本文 –
◇ ◇ ◇ ◇

【ホバーショット/ヴェスパシリーズ(リューギ)】ホバストの始祖とミドストマスターの絶対解フック論



ワカサギなどの小魚を模したワームを用いたホバストやミドストは、春だけでなく近年はオールシーズン欠かせないテクニックとなっている。リザーバーはもちろん、琵琶湖でも数多くのビッグフィッシュがキャッチされている。効果的なアクションを生み出すためには、フックやジグヘッドの選択がこの釣りでは重要だ。各社からリリースされるアイテムについて理解を深めれば、釣果はおのずとついてくるはずだ。今回はホバストの始祖とされる堤治朗さんによるホバスト用フック「ホバーショット」シリーズの解説と、トップ50で活躍するミドストマスター・山岡計文さんの「ヴェスパ」シリーズの解説をお届けしよう。

フワフワリグ改めホバストを世に広めた始祖と奇蹟の開発経緯

【Profile】

堤治朗(つつみ・じろう)

◇ ◇ ◇ ◇

設問 –
1. 本文によると、ホバストの始祖とされているのは誰か。
2. 本文の「ワカサギなどの小魚を模したワ」から「堤治朗(つつみ・じろう)」までの部分を、一字一句たがえずに書き写しなさい。

◇ ◇ ◇ ◇

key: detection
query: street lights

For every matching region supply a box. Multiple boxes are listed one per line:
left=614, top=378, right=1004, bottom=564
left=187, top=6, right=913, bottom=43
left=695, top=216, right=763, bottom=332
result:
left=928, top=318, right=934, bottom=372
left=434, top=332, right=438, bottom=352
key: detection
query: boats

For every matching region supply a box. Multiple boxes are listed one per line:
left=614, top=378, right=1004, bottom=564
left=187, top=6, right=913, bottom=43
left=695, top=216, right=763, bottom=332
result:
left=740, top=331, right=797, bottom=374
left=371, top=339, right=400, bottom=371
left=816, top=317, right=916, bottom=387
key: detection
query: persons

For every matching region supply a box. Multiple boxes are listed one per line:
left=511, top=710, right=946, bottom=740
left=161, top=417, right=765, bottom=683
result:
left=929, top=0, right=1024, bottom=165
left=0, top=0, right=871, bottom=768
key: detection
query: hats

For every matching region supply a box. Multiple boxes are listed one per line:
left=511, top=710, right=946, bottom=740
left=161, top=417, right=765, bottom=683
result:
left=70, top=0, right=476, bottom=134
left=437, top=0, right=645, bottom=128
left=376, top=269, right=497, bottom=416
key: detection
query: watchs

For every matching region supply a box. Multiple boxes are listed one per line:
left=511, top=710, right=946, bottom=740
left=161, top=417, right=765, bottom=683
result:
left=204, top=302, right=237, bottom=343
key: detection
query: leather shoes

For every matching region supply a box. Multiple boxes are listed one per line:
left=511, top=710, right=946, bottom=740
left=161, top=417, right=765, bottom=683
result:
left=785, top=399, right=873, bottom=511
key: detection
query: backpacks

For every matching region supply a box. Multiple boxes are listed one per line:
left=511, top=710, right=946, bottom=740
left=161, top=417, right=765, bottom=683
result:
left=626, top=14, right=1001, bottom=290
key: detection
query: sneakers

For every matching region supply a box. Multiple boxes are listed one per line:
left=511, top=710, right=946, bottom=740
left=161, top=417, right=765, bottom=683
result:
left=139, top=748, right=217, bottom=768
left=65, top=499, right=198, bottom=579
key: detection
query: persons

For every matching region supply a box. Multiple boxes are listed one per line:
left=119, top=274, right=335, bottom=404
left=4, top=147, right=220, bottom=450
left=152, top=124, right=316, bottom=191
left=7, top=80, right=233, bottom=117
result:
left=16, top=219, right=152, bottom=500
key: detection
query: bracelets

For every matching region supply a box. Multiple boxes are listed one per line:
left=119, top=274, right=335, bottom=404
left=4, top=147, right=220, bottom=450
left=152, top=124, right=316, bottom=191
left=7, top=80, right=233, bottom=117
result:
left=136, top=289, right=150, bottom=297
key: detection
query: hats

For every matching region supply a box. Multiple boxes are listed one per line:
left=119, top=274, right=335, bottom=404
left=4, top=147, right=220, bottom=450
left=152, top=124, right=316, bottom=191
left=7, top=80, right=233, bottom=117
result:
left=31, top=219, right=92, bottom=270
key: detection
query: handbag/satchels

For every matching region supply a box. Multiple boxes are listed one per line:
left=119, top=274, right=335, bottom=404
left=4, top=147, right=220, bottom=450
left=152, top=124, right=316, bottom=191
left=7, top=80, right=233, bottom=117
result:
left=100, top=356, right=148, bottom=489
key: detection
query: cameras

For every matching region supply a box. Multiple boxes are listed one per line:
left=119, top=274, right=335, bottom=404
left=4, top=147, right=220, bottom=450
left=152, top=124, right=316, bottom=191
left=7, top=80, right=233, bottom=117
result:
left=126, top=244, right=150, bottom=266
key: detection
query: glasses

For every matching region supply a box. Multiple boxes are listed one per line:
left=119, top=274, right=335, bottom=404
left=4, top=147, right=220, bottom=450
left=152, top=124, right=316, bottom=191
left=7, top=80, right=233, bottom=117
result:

◇ ◇ ◇ ◇

解答例 –
1. 堤治朗さん。

2.
ワカサギなどの小魚を模したワームを用いたホバストやミドストは、春だけでなく近年はオールシーズン欠かせないテクニックとなっている。リザーバーはもちろん、琵琶湖でも数多くのビッグフィッシュがキャッチされている。効果的なアクションを生み出すためには、フックやジグヘッドの選択がこの釣りでは重要だ。各社からリリースされるアイテムについて理解を深めれば、釣果はおのずとついてくるはずだ。今回はホバストの始祖とされる堤治朗さんによるホバスト用フック「ホバーショット」シリーズの解説と、トップ50で活躍するミドストマスター・山岡計文さんの「ヴェスパ」シリーズの解説をお届けしよう。

フワフワリグ改めホバストを世に広めた始祖と奇蹟の開発経緯

【Profile】

堤治朗(つつみ・じろう)